EXERCISE: Every line below that includes the word "analysis" needs to be copied.

Saved entries:
--

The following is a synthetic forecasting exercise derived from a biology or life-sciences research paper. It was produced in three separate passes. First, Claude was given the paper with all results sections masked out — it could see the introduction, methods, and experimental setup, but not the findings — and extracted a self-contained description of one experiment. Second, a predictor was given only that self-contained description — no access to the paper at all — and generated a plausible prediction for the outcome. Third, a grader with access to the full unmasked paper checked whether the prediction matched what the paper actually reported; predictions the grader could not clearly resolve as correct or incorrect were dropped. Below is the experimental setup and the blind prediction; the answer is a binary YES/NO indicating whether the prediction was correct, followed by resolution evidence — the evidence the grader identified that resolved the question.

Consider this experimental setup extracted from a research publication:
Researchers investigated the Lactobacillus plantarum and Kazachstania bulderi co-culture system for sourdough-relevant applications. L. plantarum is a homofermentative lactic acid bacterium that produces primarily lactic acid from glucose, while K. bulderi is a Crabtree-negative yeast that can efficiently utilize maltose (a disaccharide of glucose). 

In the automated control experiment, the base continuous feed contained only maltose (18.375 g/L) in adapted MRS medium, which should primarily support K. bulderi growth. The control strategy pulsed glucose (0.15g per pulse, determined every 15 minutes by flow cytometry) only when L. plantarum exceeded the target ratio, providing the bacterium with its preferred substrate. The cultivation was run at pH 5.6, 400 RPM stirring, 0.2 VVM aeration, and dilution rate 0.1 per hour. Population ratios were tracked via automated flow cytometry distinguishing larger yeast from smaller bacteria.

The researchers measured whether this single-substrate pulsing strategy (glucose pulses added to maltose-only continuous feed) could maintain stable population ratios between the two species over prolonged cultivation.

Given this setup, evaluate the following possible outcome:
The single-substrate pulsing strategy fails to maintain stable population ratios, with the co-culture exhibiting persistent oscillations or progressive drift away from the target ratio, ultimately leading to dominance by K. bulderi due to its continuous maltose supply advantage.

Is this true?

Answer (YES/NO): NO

--

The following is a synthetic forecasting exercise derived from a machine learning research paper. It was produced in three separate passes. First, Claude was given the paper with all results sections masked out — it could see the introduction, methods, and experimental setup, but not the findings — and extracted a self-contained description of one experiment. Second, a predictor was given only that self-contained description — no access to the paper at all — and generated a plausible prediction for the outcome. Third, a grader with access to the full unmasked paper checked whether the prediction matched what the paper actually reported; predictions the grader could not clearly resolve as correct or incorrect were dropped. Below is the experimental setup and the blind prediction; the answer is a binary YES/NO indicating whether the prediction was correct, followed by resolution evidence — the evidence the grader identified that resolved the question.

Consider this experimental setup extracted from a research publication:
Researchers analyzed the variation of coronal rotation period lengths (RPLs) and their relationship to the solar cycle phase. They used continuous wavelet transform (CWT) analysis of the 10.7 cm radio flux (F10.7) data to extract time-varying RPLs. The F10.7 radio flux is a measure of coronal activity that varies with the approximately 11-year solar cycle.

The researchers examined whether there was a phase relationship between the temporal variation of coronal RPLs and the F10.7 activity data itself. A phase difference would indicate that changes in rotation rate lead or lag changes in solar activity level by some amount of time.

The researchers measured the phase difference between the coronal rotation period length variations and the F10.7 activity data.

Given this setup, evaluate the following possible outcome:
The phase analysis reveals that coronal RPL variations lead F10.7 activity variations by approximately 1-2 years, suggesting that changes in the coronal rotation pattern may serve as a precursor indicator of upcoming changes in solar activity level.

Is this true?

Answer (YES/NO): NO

--

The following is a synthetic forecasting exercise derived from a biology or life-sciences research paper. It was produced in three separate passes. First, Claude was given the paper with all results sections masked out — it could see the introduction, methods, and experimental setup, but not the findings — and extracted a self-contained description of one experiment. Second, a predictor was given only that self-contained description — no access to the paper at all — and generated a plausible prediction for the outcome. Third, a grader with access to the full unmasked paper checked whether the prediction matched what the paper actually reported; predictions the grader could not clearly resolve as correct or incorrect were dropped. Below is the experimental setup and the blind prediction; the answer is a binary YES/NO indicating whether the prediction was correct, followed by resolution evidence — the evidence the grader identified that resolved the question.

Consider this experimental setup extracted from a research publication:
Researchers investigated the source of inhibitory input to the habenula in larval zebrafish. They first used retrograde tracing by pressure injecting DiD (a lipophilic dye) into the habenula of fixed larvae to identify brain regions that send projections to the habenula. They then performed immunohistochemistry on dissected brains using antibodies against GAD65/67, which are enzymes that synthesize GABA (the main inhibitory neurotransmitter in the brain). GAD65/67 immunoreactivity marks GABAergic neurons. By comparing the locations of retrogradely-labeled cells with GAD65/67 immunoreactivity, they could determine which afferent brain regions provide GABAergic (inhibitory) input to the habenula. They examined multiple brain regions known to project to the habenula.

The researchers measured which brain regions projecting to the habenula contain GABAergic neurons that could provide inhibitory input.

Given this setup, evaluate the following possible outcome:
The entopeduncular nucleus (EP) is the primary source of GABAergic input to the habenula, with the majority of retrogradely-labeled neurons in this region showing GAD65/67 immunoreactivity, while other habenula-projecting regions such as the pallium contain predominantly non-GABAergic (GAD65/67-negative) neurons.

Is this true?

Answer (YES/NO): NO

--

REPLY:
Researchers analyzed the variation of coronal rotation period lengths (RPLs) and their relationship to the solar cycle phase. They used continuous wavelet transform (CWT) analysis of the 10.7 cm radio flux (F10.7) data to extract time-varying RPLs. The F10.7 radio flux is a measure of coronal activity that varies with the approximately 11-year solar cycle.
The phase analysis reveals that coronal RPL variations lead F10.7 activity variations by approximately 1-2 years, suggesting that changes in the coronal rotation pattern may serve as a precursor indicator of upcoming changes in solar activity level.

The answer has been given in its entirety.